Official statistics reveal that the total investment in these certificates plummeted to Rs 2.11 trillion by the end of December 2023, down from Rs 2.36 trillion recorded a year earlier.

This decline in investment is primarily attributed to the exceptionally high benchmark interest rate, which currently stands at 22 percent. Analysts believe that this elevated interest rate has made investments in the banking sector more appealing, diverting investors from the traditional avenues of saving certificates. The allure of higher returns within the banking system has evidently overshadowed the attractiveness of saving certificates.

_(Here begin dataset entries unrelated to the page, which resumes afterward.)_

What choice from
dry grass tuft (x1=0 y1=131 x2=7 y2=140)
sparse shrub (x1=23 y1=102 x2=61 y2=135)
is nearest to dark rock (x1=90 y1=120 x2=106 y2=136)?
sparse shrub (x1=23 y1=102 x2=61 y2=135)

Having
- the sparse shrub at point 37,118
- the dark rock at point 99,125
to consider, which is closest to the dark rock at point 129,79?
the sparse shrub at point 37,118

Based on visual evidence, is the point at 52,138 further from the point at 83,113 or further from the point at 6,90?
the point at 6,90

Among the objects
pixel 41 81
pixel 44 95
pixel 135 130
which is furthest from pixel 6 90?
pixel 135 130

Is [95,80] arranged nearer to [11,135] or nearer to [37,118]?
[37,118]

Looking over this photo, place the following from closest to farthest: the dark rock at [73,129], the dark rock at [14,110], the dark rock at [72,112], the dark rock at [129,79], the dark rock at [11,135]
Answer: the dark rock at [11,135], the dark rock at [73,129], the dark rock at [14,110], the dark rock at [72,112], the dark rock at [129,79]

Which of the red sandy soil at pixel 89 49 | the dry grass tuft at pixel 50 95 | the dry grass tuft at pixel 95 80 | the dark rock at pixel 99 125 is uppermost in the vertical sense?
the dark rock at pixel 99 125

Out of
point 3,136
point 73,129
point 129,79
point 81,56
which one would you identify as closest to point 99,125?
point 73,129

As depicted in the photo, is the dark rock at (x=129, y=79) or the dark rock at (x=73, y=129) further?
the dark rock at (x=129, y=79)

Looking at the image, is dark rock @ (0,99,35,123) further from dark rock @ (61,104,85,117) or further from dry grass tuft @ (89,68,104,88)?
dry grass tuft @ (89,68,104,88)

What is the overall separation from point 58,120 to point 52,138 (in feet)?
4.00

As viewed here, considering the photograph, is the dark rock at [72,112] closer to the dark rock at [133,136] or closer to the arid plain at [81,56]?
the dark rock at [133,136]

Additionally, the government’s proactive efforts to promote financial transparency and crack down on unregistered investment schemes have played a pivotal role in discouraging investors from opting for bearer saving certificates. The ongoing documentation drive aims to formalize all financial transactions, discouraging the use of unrecorded funds. While this initiative is crucial for enhancing financial accountability, it has simultaneously led to a dampening effect on new investments in certain savings instruments.

Breaking down the numbers, it is evident that the investment in certificates issued by national saving centers has dwindled to Rs 2.04 trillion by December 31, 2023, compared to Rs 2.26 trillion reported a year ago.

Defense Saving Certificates, a popular savings instrument, saw a decline in investment, falling to Rs 409 billion by December 2023 from Rs 444 billion in the previous year. Similarly, Special Saving Certificates (Registered) witnessed a decrease, recording Rs 286.68 billion by December 2023, down from Rs 312 billion a year ago.

The downturn in investment extended to regular income certificates, which saw a significant drop to Rs 336 billion, compared to the Rs 580 billion recorded in the previous year. Other certificates issued by the CDNS also witnessed a decline, marking an overall trend of decreased interest in traditional saving instruments.

While these figures indicate a current shift in investor preferences, experts remain optimistic that the market dynamics will adjust as economic conditions evolve. The government’s commitment to financial transparency, coupled with ongoing efforts to stabilize interest rates, could potentially influence a resurgence in confidence among investors, leading to a recovery in the saving certificates market.

The recent decline in investment in saving certificates is a reflection of the changing economic landscape influenced by record-high interest rates and government initiatives aimed at fostering financial transparency. As Pakistan navigates through these economic shifts, the future trajectory of investment patterns in various financial instruments remains uncertain, with market dynamics expected to adapt to evolving conditions.